Roddenberry had extensive experience in writing for series about the Old West that had been popular television fare in the 1950s and 1960s. Armed with this background, he characterized the new show in his first draft as "Wagon Train to the stars".[8][12] Like the familiar Wagon Train, each episode was to be a self-contained adventure story, set within the structure of a continuing voyage through space.
In Roddenberry's original concept, the protagonist was Captain Robert April of the starship S.S. Yorktown. This character was developed into Captain Christopher Pike, first portrayed by Jeffrey Hunter.
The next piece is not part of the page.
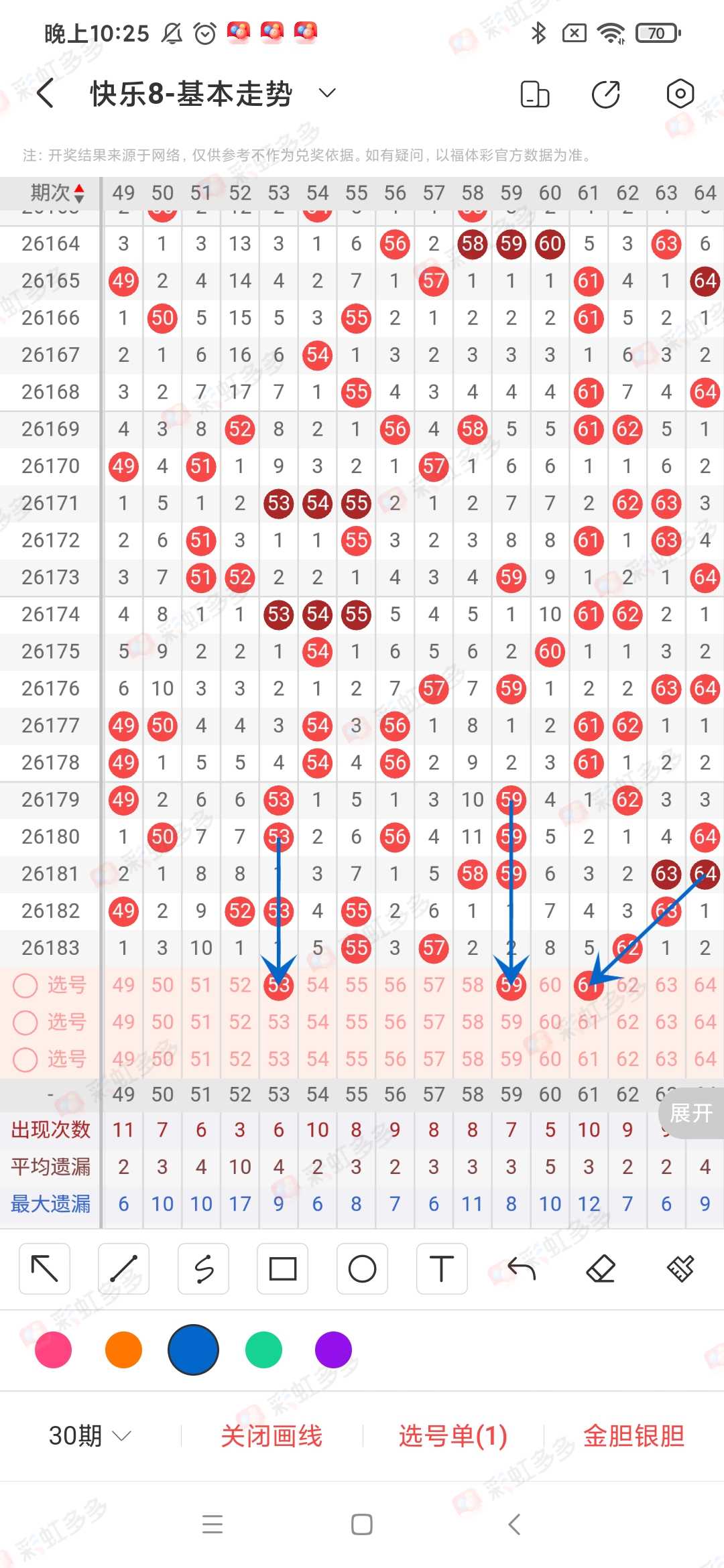 https://f.yddtiyu.com/info/17838981581341f2c2037-07b4-47d3-a5d2-f2630ba91348.jpg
April is listed in the Star Trek Chronology, The Star Trek Encyclopedia, and at startrek.com as the Enterprise's first commanding officer, preceding Captain Pike.[13][14][15] The character's only television/movie appearance was in the Star Trek: The Animated Series episode "The Counter-Clock Incident",[16] until Star Trek: Strange New Worlds, where he is portrayed by Adrian Holmes.
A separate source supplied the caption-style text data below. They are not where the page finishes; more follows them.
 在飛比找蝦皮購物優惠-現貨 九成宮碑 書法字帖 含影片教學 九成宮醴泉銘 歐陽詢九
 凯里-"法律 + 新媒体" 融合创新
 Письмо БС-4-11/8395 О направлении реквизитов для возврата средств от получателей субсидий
In April 1964, Roddenberry presented the Star Trek draft to Desilu Productions, a leading independent television production company.[17] He met with Herbert F. Solow, Desilu's director of production. Solow saw promise in the idea and signed a three-year program-development contract with Roddenberry.[18] Lucille Ball, head of Desilu, was not familiar with the nature of the project, but she was instrumental in getting the pilot produced.[19]
NBC made the unusual decision to pay for a second pilot, using the script called "Where No Man Has Gone Before".[24] Only the character of Spock, played by Leonard Nimoy, was retained from the first pilot, and only two cast members, Majel Barrett and Nimoy, were carried forward into the series. This second pilot proved to be satisfactory to NBC, and the network selected Star Trek to be in its upcoming television schedule for the fall of 1966.
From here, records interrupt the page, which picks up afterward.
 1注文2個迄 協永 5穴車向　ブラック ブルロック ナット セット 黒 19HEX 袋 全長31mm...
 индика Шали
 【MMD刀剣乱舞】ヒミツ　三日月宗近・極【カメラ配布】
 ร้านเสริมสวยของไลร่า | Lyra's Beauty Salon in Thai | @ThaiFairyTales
The second pilot introduced most of the other main characters: Captain Kirk (William Shatner), Chief Engineer Lt. Commander Scott (James Doohan) and Lt. Sulu (George Takei), who served as a physicist on the ship in the second pilot, but subsequently became a helmsman throughout the rest of the series. Paul Fix played Dr. Mark Piper in the second pilot; ship's doctor Leonard McCoy (DeForest Kelley) joined the cast when filming began for the first season, and he remained for the rest of the series, achieving billing as the third star of the series. Also joining the ship's permanent crew during the first season were the communications officer, Lt. Nyota Uhura (Nichelle Nichols), the first African-American woman to hold such an important role in an American television series;[25] the captain's yeoman, Janice Rand (Grace Lee Whitney), who departed midway through the first season; and Christine Chapel (Majel Barrett), the ship's nurse and assistant to McCoy. Walter Koenig joined the cast as Ensign Pavel Chekov in the series' second season.
In February 1966, before the first episode was aired, Star Trek was nearly canceled by Desilu Productions. Desilu had gone from making just one half-hour show (The Lucy Show) to deficit-financing a portion of two expensive hour-long shows, Mission: Impossible and Star Trek.[26] Solow was able to convince Lucille Ball that both shows should continue.[20]